## [SOURCE]

To be sure, women all over the city turned off their ringers that same night in November, or the evening Making the Video: Jenny from the Block premiered on MTV, or slunk to their desks well after 10 o’clock one morning in December, unable as they were to extricate themselves from that morning’s J. Lo concert on NBC’s Today Show , live from said block. These women, it bears mentioning, know their Tariq Aziz, their Hans Blix, their Kim Jong Il, their Allison Pearson. These are otherwise smart women who simply cannot get enough news, gossip, shopping-spree summaries and office-pantry deconstructing of the incessantly publicized relationship between Jennifer Lopez and Ben Affleck.

Of course, ironic analysis (as well as maintaining self-aware humor about one’s own pathetic-ness) mitigates the shame of being caught in the vortex of Lopez-Affleck overexposure. Or does it? Few of the women interviewed for this story would allow their last names to be used.

Certainly, the country has seen its share of celebrity couples before, but the magnitude of this particular pairing can best be formulated by multiplying Ms. Lopez’s $10-million-a-picture salary by Mr. Affleck’s $10 million–plus salary, all to the 6.1-carat pink-diamond power. Jennifer Aniston and Brad Pitt’s courtship seems narcotized in comparison.

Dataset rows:

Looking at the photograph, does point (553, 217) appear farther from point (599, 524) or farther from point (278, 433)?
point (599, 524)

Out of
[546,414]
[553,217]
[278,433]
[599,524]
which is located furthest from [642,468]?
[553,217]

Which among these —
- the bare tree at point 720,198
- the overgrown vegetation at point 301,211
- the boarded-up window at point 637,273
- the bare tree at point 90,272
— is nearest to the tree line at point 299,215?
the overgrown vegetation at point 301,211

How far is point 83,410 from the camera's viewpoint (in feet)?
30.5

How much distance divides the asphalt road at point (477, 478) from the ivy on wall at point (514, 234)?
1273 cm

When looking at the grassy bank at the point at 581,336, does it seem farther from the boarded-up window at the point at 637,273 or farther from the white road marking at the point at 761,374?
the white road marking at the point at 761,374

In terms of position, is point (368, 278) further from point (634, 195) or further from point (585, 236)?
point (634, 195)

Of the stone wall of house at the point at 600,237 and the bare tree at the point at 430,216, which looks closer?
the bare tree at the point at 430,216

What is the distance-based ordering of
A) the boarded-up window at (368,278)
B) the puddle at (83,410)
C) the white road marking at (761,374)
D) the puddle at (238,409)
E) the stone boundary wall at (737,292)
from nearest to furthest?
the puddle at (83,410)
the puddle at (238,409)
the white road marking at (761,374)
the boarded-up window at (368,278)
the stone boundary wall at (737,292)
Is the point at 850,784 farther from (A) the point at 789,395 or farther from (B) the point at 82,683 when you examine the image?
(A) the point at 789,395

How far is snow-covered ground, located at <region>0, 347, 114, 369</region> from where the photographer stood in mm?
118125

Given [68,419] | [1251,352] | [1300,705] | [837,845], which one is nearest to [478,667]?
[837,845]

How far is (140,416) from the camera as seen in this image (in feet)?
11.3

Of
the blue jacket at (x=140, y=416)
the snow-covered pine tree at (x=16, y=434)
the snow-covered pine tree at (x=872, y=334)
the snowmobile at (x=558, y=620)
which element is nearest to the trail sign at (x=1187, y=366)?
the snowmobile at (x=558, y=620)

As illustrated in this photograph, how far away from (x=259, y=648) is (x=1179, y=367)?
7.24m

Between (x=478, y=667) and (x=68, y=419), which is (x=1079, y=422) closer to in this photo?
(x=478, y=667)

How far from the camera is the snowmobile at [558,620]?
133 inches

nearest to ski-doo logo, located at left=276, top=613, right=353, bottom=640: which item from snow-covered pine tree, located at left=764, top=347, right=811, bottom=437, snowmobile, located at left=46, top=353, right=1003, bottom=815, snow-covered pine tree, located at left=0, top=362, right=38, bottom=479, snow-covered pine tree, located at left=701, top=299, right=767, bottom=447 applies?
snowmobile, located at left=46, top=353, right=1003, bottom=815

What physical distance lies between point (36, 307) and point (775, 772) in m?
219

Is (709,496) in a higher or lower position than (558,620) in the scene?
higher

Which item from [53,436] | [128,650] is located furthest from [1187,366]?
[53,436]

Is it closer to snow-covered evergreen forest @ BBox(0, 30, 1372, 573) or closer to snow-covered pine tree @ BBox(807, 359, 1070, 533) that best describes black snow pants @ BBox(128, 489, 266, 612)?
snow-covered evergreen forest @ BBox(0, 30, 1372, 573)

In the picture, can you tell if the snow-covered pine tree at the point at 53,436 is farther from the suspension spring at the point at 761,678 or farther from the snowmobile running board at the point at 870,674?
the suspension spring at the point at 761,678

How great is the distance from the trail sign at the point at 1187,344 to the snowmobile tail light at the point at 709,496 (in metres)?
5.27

## [TASKS TO PERFORM]
[a] List the people the text about Jennifer Lopez and Ben Affleck says these women know.
[b] Write out the part of the text about Jennifer Lopez and Ben Affleck starting with "Of course, ironic" and going on through "narcotized in comparison.".
The records are separate material with no connection to the text.

## [WORKED SOLUTIONS]
[a] Tariq Aziz, Hans Blix, Kim Jong Il, Allison Pearson

[b]
Of course, ironic analysis (as well as maintaining self-aware humor about one’s own pathetic-ness) mitigates the shame of being caught in the vortex of Lopez-Affleck overexposure. Or does it? Few of the women interviewed for this story would allow their last names to be used.

Certainly, the country has seen its share of celebrity couples before, but the magnitude of this particular pairing can best be formulated by multiplying Ms. Lopez’s $10-million-a-picture salary by Mr. Affleck’s $10 million–plus salary, all to the 6.1-carat pink-diamond power. Jennifer Aniston and Brad Pitt’s courtship seems narcotized in comparison.